Now, we subtract cases where none of $(a,b,c)$ are $3$.

This is equivalent to the cases where values of $(a,b,c)$ is from $0,1,2$. This is $3^3$.

Therefore the required value is $4^3 - 3^3$.We square this since max(d,e,f) =3 also has $4^3 - 3^3$ cases

- 4 years, 4 months ago

ohh thanks a lot i get it

- 4 years, 4 months ago

Ohk thanx a lot for helping me!

- 4 years, 4 months ago

You're double counting many cases.
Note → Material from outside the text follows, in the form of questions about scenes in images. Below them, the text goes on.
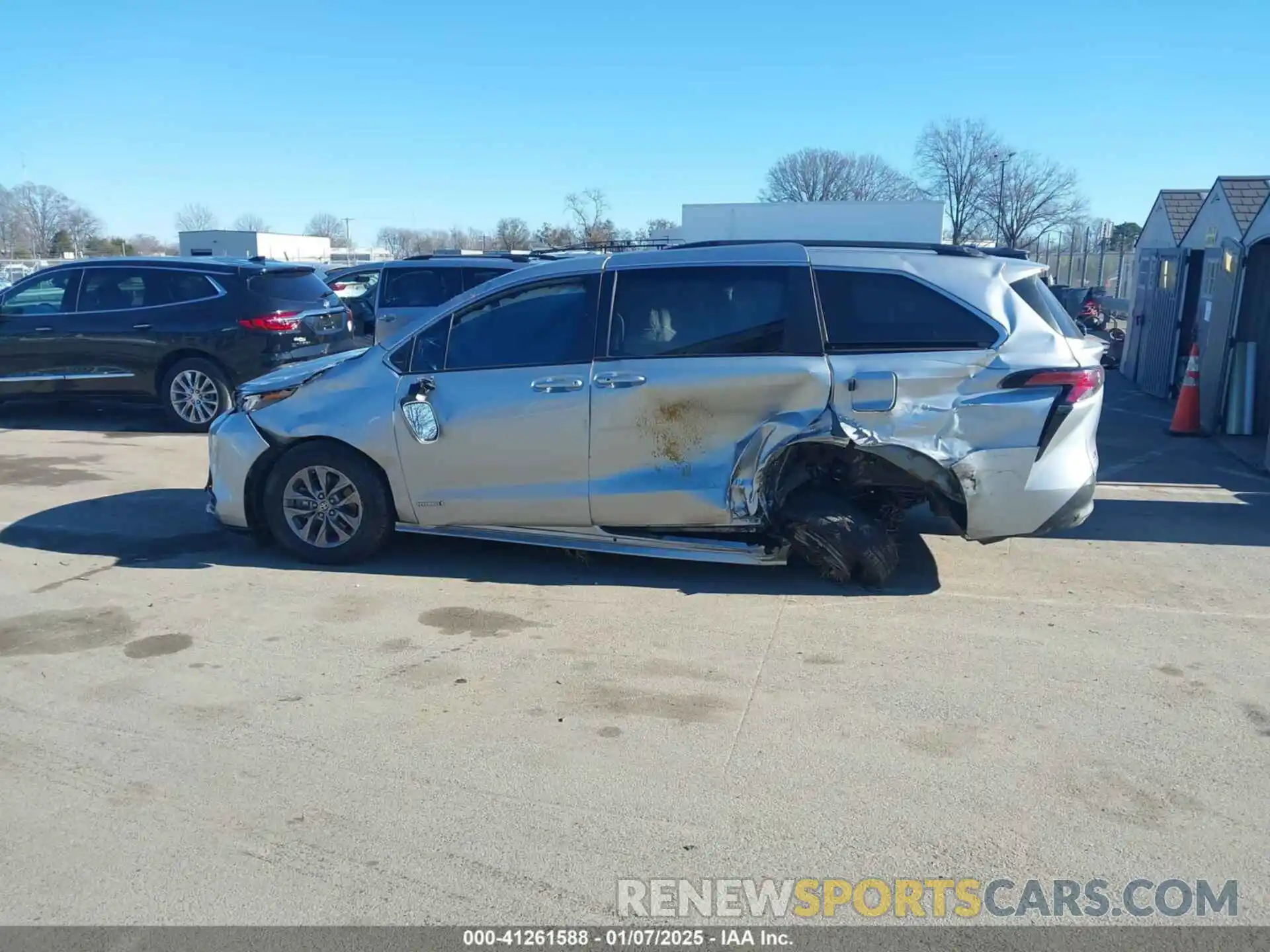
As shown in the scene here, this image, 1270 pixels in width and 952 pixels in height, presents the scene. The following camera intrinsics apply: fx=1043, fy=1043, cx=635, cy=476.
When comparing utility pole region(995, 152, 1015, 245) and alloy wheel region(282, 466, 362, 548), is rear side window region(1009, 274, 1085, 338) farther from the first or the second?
utility pole region(995, 152, 1015, 245)

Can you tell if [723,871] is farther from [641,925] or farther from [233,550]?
[233,550]

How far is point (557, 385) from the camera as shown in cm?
604

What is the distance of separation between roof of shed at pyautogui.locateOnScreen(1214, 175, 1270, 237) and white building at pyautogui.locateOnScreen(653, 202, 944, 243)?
15.4m

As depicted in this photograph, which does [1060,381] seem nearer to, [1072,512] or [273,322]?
[1072,512]

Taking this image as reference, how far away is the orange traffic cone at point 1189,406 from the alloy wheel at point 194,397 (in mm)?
10603

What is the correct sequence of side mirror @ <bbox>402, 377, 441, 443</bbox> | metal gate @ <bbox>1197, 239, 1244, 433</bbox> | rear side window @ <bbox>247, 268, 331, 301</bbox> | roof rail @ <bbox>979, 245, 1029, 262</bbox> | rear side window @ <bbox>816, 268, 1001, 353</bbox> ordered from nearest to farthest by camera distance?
rear side window @ <bbox>816, 268, 1001, 353</bbox> → side mirror @ <bbox>402, 377, 441, 443</bbox> → roof rail @ <bbox>979, 245, 1029, 262</bbox> → rear side window @ <bbox>247, 268, 331, 301</bbox> → metal gate @ <bbox>1197, 239, 1244, 433</bbox>

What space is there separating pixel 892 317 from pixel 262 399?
152 inches

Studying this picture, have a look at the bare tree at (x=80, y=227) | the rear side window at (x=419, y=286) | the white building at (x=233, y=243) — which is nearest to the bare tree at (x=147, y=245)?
the bare tree at (x=80, y=227)

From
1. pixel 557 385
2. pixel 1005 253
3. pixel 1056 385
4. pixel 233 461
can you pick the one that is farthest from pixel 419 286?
pixel 1056 385

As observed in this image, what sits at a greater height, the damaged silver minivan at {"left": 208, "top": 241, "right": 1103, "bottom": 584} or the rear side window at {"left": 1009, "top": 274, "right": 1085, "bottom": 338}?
the rear side window at {"left": 1009, "top": 274, "right": 1085, "bottom": 338}

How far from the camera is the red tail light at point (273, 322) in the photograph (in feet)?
36.2

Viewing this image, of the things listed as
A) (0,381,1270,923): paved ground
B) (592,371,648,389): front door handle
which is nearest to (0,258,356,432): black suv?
(0,381,1270,923): paved ground

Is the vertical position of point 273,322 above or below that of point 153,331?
above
For example, you count the case (3,3,0) two times.

- 4 years, 4 months ago

Thanx for pointing out my mistake.

- 4 years, 4 months ago

Since we are taking LCM so we can assume x = 2^a 3^d, y = 2^b 3^e, z = 2^c 3^f, where a, b, c, d, e, f, g are non negative integers. As per question max {a, b, c} = 3 and max {d, e, f} = 3. Number of ways in which max {a, b, c} = 3 is 4^3 – 3^3 = 37. Similarly, number of cases for max {d, e, f} = 3 is 37. Hence numbers of required ordered triplets = 37 × 37 = 1369.